Here’s another brilliant, inspired Euro cult classic from around the same time as Baino’s film.  Although most serious horror aficionados were familiar with director Michele Soavi from his numerous supporting roles in films like Fulci’s City of the Living Dead, Lamberto Bava’s Demons, and many others, as well as his own directoral work with StageFright and The Church, it was Dellamorte Dellamore aka Cemetery Man that made many of us realize how brilliant Soavi truly was.  Based on the long-running Italian fumetti (comic book) Dylan Dog, the film was unavailable legally for years in the US before finally being given a disastrous theatrical run a couple of years later.  The best Italian horror film of the 1990s, without a doubt.  And a zombie film to boot… when zombies were far from being hip.

Dead Birds (2004)

Now for one of the best American horror films from this decade, the supernatural Western Dead Birds.  Starting off like The Wild Bunch when a group of AWOL Confederate soldiers rob and shoot up a bank, the film careens into Lovecraftian cosmic horror when the bandits retreat to an abandoned plantation mansion.  Strong performances, especially from Henry Thomas, Patrick Fugit, Michael Shannon, and Isaiah Washington, and a deliberate pace help draw us into the creeping inevitable doom these characters face.  Highly recommended.  Why this wasn’t given a proper theatrical release from Columbia Pictures is beyond me.

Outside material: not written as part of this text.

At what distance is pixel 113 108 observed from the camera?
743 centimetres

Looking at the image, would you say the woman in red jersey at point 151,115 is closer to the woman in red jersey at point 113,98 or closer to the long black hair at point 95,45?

The Call of Cthulhu (2005)

Premiering at the 2005 HP Lovecraft Film Festival in my hometown Portland, Oregon (where I first saw it and reviewed it for VideoScope magazine), this short is a true labor of love.  Based on Lovecraft’s tale of eldritch terror and madness from beyond the stars, the film is a black and white homage to silent film (think Guy Maddin mixed with Weird Tales) and is surprisingly faithful as well.  Until Guillermo Del Toro finally makes the long rumored At the Mountains of Madness… this is the supreme Lovecraft adaptation around.  And there’s even a stop-motion sequence too!